Employees angry over alleged mistreatment by security guards threw rocks and damaged a gate of a Taiwanese garment factory at a protest Saturday, police and union officials said.
About 50 of the 700 workers protesting at the Gold Kamvimex garment factory on Pochentong Boulevard broke through the front gate when they weren’t allowed into the building. They hurled rocks at buildings in the compound, breaking several windows, Dangkao district police Chief Mom Savath said.
There were no arrests and no injuries.
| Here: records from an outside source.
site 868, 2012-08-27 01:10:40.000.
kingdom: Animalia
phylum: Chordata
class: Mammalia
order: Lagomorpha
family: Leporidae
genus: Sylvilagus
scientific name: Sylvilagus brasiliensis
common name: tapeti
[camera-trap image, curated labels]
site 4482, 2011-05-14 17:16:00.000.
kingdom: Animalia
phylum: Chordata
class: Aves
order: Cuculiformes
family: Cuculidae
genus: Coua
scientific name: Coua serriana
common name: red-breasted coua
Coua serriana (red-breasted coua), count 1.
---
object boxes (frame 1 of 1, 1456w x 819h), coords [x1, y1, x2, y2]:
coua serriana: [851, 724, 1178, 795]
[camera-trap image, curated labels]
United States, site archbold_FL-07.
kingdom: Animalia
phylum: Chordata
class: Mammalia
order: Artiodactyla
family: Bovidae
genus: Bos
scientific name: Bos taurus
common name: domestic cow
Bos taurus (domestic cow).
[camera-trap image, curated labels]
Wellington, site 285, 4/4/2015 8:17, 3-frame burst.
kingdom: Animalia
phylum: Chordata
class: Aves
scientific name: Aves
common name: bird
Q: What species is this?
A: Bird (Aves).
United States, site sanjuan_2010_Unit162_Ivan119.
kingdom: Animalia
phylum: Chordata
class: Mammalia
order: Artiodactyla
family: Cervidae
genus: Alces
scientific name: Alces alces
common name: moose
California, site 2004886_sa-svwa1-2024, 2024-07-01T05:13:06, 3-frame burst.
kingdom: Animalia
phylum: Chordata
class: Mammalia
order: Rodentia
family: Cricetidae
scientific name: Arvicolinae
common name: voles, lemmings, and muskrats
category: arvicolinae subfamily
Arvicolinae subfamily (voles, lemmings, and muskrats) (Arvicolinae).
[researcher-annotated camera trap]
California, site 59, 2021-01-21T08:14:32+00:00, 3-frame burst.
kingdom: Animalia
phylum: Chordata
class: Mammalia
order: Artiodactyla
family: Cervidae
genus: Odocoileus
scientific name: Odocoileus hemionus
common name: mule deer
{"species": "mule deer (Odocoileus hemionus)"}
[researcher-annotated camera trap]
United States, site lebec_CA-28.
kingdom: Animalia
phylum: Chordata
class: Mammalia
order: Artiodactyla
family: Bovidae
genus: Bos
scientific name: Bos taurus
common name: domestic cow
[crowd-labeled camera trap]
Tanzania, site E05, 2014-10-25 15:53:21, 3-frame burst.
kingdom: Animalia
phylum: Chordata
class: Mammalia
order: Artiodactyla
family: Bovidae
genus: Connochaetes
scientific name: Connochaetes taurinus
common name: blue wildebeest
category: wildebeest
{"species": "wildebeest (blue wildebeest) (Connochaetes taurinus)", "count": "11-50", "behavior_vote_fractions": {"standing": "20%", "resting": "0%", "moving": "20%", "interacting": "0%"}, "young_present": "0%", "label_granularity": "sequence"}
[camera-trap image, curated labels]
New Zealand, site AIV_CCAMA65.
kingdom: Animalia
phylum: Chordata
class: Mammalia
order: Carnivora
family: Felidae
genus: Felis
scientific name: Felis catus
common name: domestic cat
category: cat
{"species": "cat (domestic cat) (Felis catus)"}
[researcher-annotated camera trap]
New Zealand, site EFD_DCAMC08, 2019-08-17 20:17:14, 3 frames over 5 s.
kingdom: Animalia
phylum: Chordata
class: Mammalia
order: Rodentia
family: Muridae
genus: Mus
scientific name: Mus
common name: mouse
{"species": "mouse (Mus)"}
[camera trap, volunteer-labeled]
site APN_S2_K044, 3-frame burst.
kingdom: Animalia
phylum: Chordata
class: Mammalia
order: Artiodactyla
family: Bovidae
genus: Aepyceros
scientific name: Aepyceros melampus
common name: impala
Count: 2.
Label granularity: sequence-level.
Mom Savath said police did not intervene and the demonstrators finally went home.
According to a spokesman for the Free Trade Union of the Workers of the Kingdom of Cambodia, Kamvimex workers had complained that company guards on Friday were walking around with grenades and had fired a pistol into the air to frighten them.
Employees unsuccessfully demanded an apology from the guards, the spokesman said.
Factory management could not be reached for comment.
The factory will remain closed until Friday, when managers will meet with officials from the Ministry of Social Affairs, Labor and Veterans Affairs to discuss problems at the factory, police and government officials said.
The riot at Gold Kamvimex is the latest in a series of disputes at city factories—most of them garment companies—and comes less than one month after a protest at another Taiwanese-owned garment factory turned violent.
Meanwhile, an inter-ministerial commission set up to deal with labor disputes met for the first time Friday, said commission member and Industry Undersecretary of State Hul Lim.